In the previous years my father and his good friend Wong Cheng Ang, whose house was below "the hill" would often meet up. Wong left Sg Merah to go underground sometime in 1962 and we were told never to mention his name.
Wong Cheng Ang was my father's childhood friend who actually came from a very landed family. His mother Ping Chuan Moo was a very smart business woman who had many sons whom she educated overseas. They were the proud sons of Sungei Merah.
However Uncle Wong was very special as he had a mind of his own. He graduated with a chemistry degree from the Yenching University of Beijing in 1937 together with my father. He named all his children after precious chemicals or metals.
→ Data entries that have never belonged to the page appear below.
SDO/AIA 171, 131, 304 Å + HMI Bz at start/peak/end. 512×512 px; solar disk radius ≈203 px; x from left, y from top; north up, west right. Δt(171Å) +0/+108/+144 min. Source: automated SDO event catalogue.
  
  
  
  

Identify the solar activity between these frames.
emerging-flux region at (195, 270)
Interestingly he loved to come up the hill to chat with my grandfather and my father. They would have long conversations.
Often times my grandmother Siew would invite him for lunch, knowing how much he loved good food. My grandmother was a good cook. so my father, my grandfather and Uncle Wong would ,for example, have a good Pig Stomach soup together and talked until they finished the soup. Uncle Wong would then go home happily.
My father loved my grandmother's pork leg dish which was very special. Sometimes my grandmother would cook pig tails for Grandfather and my father and Uncle Wong would be very lucky if they came in the late afternoon to enjoy the special soup.
My grandparents did not often have a whole range of buffet for Chinese New Year. We would visit, receive our Dah Bui Chieng, have tea and pong biang. Ah, if we came early in the morning we would have noodles.
According to family stories, our third aunt Pearl never liked to eat the wings of chicken and if Grandmother Siew gave her that particular cut, she would cry.
My sister Sing often said that she was an unlucky child because she would get just a piece of ginger. With so many descendants around, we all received poorer cuts of the chicken. But I did not mind because to me, if we had a bowl of mee sua, KOSONG, it was good enough.
A piece of ginger in a chicken soup was often referred to as Tiger Meat, or Lao Hoo Niik. We siblings always laughed about it. We often thought that the person scooping the chicken pieces and noodles into the bowls would definitely know the difference between ginger and chicken. How come some guests would just get a piece of ginger?
To be polite, we never asked for a substitute piece of chicken, or a piece of chicken of our choice.
In retrospect, today, we have KFC and we can buy whatever cut of chicken we like. No big deal to me. We are lucky to be salaried female descendants of my grandfather.
My mum would always volunteer for the chicken butt.